◆ Short problem
In the material, rename "curved seat" to "rounded bench" and leave everything else unchanged. Give only the lines from the one containing "Across the items listed as" through the end of the material.

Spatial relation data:
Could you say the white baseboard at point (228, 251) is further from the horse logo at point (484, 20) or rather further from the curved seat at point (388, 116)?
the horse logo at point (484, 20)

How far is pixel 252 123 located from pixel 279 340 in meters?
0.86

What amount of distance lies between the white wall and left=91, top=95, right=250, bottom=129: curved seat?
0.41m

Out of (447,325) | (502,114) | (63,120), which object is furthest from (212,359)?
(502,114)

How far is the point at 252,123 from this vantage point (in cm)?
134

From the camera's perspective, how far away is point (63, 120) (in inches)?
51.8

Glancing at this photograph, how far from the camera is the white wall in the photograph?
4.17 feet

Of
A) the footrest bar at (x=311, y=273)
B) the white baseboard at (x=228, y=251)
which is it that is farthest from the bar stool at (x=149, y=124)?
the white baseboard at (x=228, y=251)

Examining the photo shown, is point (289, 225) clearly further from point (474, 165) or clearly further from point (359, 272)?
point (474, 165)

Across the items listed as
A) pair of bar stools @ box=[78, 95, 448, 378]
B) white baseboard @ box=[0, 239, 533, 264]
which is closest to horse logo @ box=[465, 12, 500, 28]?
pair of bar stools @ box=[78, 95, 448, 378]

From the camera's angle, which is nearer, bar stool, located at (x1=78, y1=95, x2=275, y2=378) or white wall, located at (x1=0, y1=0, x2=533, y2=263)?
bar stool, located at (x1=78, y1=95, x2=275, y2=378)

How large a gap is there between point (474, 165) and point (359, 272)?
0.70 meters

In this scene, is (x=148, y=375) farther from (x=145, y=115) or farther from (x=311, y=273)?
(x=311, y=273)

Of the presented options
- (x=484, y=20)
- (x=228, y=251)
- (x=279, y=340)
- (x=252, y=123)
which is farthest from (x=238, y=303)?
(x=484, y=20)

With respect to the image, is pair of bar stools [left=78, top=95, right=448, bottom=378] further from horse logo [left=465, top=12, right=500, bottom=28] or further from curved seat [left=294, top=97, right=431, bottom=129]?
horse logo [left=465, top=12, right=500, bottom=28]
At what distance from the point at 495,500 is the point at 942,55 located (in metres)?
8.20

◆ Exercise output
Across the items listed as
A) pair of bar stools @ box=[78, 95, 448, 378]
B) white baseboard @ box=[0, 239, 533, 264]
which is closest to horse logo @ box=[465, 12, 500, 28]?
pair of bar stools @ box=[78, 95, 448, 378]

From the camera's angle, which is nearer, bar stool, located at (x1=78, y1=95, x2=275, y2=378) or white wall, located at (x1=0, y1=0, x2=533, y2=263)?
bar stool, located at (x1=78, y1=95, x2=275, y2=378)

How large a gap is there between point (474, 165) and point (359, 272)?
0.70 meters

In this scene, is (x=148, y=375) farther from (x=145, y=115) or farther from (x=311, y=273)?
(x=311, y=273)

Of the presented options
- (x=484, y=20)
- (x=228, y=251)
- (x=279, y=340)
- (x=252, y=123)
which is farthest from (x=238, y=303)?
(x=484, y=20)

With respect to the image, is pair of bar stools [left=78, top=95, right=448, bottom=378] further from horse logo [left=465, top=12, right=500, bottom=28] or further from rounded bench [left=294, top=97, right=431, bottom=129]?
horse logo [left=465, top=12, right=500, bottom=28]
At what distance from the point at 495,500 is the point at 942,55 located (in metres)?
8.20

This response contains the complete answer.